Railway Artificial Intelligence Learning Benchmark (RAIL-BENCH): A Benchmark Suite for Perception in the Railway Domain

arXiv cs.CV / 4/27/2026

📰 NewsSignals & Early TrendsModels & Research

Key Points

  • The paper introduces RAIL-BENCH, the first public benchmark suite specifically designed to evaluate camera-based perception for automated train operation on existing railway infrastructure.
  • The benchmark includes five railway perception challenges: rail track detection, object detection, vegetation segmentation, multi-object tracking, and monocular visual odometry, each adapted to railway-environment characteristics.
  • It provides curated training/test datasets from diverse real-world scenarios along with standardized evaluation metrics and public scoreboards to enable reproducible comparisons across approaches.
  • For rail track detection, the authors propose LineAP, a new segment-based average precision metric that focuses on geometric accuracy of predicted polylines while avoiding weaknesses in prior line-detection metrics.
  • A public resource is hosted at https://www.mrt.kit.edu/railbench, including the benchmark components and the scoring platform.

Abstract

Automated train operation on existing railway infrastructure requires robust camera-based perception, yet the railway domain lacks public benchmark suites with standardized evaluation protocols that would enable reproducible comparison of approaches.

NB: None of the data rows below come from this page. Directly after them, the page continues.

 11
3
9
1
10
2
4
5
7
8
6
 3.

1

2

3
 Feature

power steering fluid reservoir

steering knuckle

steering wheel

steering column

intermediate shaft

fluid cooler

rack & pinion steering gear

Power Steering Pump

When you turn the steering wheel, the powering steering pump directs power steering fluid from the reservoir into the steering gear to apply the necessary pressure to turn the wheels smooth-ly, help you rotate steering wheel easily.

We present RAIL-BENCH, the first perception benchmark suite for the railway domain. It comprises five challenges - rail track detection, object detection, vegetation segmentation, multi-object tracking, and monocular visual odometry - each tailored to the specific characteristics of railway environments. RAIL-BENCH provides curated training and test datasets drawn from diverse real-world scenarios, evaluation metrics, and public scoreboards (https://www.mrt.kit.edu/railbench). For the rail track detection challenge we introduce LineAP, a novel segment-based average precision metric that evaluates the geometric accuracy of polyline predictions independently of instance-level grouping, addressing key limitations of existing line detection metrics.